And where is your noble sin-toil now,

The power of a question.

"Noble sin-toil" ... good phrase. I'm frequently intrigued by the 'religiously philosophical' allusions in your poetry. That phrase, in a line phrased as a question, strongly impacted me.

A cemetery ... is this the fate of the Garden of Eden ... the origin of 'toil for sin' in exchange for reclaiming Man's nobility?

Poetry "from inside the grave," literally, is not a genre to which I naturally gravitate but the poem does trigger reflection. And this poem demonstrates d-pend's famous/infamous creativity in perspective-taking and metaphor-making.
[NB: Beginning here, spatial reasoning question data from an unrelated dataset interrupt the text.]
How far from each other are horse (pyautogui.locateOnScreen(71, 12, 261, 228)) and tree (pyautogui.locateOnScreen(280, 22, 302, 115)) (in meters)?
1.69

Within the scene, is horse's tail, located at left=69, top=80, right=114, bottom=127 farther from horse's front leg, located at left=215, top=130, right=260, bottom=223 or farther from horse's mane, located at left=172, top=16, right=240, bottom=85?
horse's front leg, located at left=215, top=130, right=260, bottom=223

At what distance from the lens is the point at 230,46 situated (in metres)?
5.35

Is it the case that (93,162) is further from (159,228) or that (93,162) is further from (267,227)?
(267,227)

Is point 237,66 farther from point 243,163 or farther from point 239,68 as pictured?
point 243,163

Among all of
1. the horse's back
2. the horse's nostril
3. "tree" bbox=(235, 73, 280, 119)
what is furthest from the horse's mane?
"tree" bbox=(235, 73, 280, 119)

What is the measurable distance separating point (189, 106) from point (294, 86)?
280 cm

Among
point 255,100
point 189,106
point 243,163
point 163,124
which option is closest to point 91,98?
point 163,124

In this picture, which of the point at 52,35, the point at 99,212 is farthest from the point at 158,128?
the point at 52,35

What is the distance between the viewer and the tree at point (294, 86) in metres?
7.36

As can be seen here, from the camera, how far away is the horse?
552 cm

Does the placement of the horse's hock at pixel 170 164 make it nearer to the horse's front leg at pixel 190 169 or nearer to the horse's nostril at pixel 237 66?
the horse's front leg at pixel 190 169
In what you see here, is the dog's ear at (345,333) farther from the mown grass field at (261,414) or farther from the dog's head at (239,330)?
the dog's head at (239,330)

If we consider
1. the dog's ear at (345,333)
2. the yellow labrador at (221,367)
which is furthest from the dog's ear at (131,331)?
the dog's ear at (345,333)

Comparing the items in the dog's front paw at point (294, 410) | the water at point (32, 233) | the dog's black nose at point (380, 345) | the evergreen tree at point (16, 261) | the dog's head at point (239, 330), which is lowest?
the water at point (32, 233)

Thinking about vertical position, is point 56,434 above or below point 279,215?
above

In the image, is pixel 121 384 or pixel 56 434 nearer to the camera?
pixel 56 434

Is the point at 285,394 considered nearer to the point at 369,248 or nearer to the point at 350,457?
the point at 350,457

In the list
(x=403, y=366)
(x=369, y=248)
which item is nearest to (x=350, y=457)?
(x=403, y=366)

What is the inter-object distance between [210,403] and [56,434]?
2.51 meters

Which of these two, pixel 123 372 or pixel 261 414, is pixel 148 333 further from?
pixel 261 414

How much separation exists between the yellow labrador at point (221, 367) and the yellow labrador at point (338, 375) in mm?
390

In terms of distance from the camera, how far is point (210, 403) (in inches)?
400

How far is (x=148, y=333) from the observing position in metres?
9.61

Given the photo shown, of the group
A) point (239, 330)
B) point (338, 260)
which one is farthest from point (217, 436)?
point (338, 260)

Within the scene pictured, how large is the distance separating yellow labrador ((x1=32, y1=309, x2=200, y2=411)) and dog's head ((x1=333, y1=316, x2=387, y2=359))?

And now ... the real rambling begins (I'm in fine form today so get comfortable):

Respecting your inquiry about video composition, here's some thoughts (not advice, just things to ponder):

  • In any piece of Art, there is a Figure and a Ground ... hence, the "Figure/Ground Relationship." In the "O King of Concrete" video poem, what is the Figure that you, as the artist, want people to 'foreground.' Is it a city street, busy and bustling with the trivialities of life as your recite a poem about the static musings of the deceased ... in the background? Or, is it the opposite?

  • Clearly, you can see that I immediately zeroed in on one line. Does the visual portrayal force-magnify that essence ... or diminish it by way of distraction?

  • The distinction is important. The Figure is where 'meaning' resides. The 'Ground' provides context.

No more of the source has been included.